Interesting for book lovers is Garland’s recollection of his McGuffey Readers and how he supplemented his formal education with other reading material: 100 (by his count) dime novels, Hawthorne, Scott, Cooper, Paradise Lost, Twain’s Roughing It, western poet Joaquin Miller, The Life of P.T. Barnum, Franklin’s Autobiography, and Edward Eggleston’s Hoosier Schoolmaster, “a milestone in my literary progress,” he notes, “as it is in the development of distinctive western fiction.” Plus magazines and weekly newspapers: Hearth and Home, New York Saturday Night, New York Ledger, and New York Weekly.

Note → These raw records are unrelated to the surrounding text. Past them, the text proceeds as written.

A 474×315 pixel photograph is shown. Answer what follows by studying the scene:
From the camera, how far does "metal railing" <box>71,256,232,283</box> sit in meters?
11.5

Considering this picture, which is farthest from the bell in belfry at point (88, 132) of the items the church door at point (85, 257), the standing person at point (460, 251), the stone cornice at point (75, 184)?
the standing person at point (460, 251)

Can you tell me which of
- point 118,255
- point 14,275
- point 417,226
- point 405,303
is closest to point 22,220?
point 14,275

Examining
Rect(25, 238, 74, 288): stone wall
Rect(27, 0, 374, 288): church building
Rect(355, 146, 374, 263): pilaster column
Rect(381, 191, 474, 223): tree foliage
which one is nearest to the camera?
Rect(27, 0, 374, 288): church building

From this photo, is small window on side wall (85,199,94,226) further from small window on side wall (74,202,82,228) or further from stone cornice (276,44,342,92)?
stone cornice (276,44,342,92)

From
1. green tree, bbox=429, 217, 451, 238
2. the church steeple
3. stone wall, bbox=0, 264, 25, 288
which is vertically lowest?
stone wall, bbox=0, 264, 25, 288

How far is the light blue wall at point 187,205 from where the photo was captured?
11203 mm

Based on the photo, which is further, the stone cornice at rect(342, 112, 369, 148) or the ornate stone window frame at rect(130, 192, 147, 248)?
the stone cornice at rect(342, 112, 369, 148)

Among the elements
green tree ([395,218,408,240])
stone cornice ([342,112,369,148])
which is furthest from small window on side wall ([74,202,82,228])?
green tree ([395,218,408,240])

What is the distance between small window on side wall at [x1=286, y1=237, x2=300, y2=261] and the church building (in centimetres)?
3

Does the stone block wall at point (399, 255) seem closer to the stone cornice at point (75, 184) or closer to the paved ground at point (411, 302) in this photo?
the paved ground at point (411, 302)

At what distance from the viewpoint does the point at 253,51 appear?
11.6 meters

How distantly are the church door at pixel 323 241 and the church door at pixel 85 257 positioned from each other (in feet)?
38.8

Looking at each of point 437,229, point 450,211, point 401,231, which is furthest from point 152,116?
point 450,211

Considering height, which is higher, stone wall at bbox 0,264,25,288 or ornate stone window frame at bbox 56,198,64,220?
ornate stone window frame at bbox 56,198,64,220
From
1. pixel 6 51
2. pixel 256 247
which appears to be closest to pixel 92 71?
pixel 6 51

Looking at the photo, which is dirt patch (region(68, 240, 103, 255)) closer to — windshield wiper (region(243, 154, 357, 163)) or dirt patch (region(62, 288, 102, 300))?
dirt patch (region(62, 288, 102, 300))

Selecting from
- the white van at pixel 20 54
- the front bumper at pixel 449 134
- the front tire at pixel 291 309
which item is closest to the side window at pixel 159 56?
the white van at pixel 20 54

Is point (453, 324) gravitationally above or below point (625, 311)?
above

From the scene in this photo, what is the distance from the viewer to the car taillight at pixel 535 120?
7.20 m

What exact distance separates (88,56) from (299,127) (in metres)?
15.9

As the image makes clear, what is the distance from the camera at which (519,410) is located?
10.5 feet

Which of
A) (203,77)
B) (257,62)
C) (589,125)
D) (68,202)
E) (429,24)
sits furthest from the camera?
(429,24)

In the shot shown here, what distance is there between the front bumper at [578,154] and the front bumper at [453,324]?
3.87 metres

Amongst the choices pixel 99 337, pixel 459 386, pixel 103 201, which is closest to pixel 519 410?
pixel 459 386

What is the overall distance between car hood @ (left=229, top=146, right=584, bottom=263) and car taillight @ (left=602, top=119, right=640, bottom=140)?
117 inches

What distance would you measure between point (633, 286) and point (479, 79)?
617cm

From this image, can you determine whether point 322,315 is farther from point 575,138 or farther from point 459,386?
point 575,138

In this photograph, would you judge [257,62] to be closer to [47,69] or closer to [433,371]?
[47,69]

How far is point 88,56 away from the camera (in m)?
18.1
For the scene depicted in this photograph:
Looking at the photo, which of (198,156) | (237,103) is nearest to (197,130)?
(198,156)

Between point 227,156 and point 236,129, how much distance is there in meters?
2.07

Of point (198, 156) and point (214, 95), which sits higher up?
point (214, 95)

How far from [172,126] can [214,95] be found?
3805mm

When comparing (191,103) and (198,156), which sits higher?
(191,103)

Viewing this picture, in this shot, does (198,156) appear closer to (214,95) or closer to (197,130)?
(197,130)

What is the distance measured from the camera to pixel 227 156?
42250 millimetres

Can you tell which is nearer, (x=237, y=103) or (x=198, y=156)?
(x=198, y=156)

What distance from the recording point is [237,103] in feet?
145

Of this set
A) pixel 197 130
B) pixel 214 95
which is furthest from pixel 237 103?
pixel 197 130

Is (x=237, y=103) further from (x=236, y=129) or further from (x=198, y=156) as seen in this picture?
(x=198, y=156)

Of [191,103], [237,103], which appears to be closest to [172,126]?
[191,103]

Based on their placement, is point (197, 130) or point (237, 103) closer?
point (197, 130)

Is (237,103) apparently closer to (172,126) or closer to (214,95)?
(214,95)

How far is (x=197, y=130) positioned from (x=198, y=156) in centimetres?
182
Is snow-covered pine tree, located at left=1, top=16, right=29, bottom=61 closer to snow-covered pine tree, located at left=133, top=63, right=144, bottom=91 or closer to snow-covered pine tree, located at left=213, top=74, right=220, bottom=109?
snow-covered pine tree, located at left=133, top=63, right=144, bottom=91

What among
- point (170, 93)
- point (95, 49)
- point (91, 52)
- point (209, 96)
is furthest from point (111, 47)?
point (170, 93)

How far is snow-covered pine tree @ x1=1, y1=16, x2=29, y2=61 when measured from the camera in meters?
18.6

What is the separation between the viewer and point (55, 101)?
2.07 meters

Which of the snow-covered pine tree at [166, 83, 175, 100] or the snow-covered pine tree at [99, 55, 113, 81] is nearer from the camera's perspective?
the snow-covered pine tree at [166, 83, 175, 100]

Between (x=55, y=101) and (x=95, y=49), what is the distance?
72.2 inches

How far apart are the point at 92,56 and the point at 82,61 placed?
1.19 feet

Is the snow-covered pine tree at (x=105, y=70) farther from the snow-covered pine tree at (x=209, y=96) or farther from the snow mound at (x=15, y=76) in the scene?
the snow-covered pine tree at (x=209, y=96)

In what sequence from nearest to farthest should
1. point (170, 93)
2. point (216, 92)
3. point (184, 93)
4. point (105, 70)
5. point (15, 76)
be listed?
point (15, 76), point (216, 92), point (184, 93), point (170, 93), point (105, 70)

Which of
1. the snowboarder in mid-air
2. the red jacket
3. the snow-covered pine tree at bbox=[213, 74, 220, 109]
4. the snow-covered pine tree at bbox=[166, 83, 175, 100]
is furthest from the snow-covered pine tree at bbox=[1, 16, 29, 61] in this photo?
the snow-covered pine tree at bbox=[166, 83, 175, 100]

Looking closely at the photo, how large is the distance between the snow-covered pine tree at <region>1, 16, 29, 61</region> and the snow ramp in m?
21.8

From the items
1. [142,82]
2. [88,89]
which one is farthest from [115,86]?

Yet another thread of the book is Garland’s struggle as a starving writer and lecturer in Boston where he ekes out a living, while befriending the likes of novelist and editor William Dean Howells and eventually wins the praise of Walt Whitman. He is also deeply affected by the performances of Shakespearean actor Edwin Booth, who taught “the dignity, the power and the music of the English tongue.”

Hamlin Garland, 1893, age 33
Wrapping up. As someone who grew up with “barn shoes,” went to a country school, learned of jazz concerts and Impressionist painters on trips to Chicago, and once worked in an office with a view of the Empire State Building, I found Garland’s story easy to identify with. I share his ambivalence about rural living, where the smell of new-cut hay and the song of meadow larks are among its pleasures, while shoveling cowshit from a milking parlor remains an indelible memory of my teen years.

Mostly I want to recommend this 467-page book as an excellent reference for any writer placing a story on the prairie frontier during the decades following the Civil War. It’s a valuable lesson in social history as it captures a period of rapid national transition, with a realism that is a corrective to the somewhat different view of Little House on the Prairie.